In other words, “vigor”=boundary-crossings. A person of “vigor” carries on a conversation by interrupting people, and whining about the rules when compliance with them goes badly for him (or when he’d like to pretend that they did). By this standard, “somnolence” would have to consist in listening to people and complying with rules that one has agreed to uphold. Except that “somnolence” actually denotes a strong desire for sleep. If “vigor” so understood is a qualification for the presidency, I guess we’d have to admit that Donald Trump is the most “vigorous” and best qualified candidate out there: a man with a limitless desire to cross boundaries for its own sake, and the limitless energy to pull it off.

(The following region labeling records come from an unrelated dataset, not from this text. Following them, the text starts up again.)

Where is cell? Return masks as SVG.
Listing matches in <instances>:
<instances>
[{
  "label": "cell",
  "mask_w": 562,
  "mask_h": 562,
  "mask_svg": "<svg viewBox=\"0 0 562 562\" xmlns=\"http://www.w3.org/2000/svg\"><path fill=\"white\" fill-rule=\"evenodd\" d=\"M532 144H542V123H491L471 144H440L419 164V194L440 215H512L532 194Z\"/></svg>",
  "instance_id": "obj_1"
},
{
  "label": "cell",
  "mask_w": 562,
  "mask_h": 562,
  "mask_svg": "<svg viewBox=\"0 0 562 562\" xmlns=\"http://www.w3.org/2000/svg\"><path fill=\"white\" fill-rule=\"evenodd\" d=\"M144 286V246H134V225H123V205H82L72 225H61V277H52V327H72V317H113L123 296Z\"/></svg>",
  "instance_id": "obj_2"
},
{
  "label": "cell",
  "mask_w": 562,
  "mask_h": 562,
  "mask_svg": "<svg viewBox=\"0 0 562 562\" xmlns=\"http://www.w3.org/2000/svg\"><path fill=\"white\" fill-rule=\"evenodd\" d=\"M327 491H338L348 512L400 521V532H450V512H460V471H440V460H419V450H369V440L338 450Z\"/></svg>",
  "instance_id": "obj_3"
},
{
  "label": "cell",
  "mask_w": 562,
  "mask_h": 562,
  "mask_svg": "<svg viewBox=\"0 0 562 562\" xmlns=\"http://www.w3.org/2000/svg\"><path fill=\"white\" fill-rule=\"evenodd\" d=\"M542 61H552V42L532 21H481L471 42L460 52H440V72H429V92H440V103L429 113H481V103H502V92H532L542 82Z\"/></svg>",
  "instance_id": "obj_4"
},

Maybe Biden would have done better for himself by prowling behind each of the other candidates as Trump did with Hillary Clinton in 2016, then sneaking up behind them, groping some of them and challenging the others to push-up contests (“Let Biden be Biden”!). At this point, I wouldn’t put it past any of the candidates to give that tactic a shot–or past the audience to applaud, or past someone on MSNBC or The View to describe the result as an example of presidential sprightliness.
Could there be a less dignified way of electing someone to office? I don’t often invoke my father as a source of policy recommendations, but he had one the other day that deserves notice. If a presidential campaign is supposed to be an extended “job interview,” he said, why not pick a group of experts in various fields to interview each serious candidate in turn, asking them the same questions, filming the proceedings, and broadcasting them? Wouldn’t that beat the childishness of demanding performance under pressure, and incentivizing the usual pandering to the peanut gallery? Maybe there are objections to that particular proposal, but it’s hard to think of anything sillier than a presidential debate that more closely resembles a badly-run sixth grade classroom than an oral exam for the highest office in the land. For now, alas, the first is our substitute for the second.
Well, your father isn’t always wrong my dear. There’s lots of way to show “vigor” in this respect, lots of ways to violate boundaries. And the best are those who do it in a passive aggressive manner. Not just Trump, not just Biden, but perhaps a few women we all know? Or some of us do that is.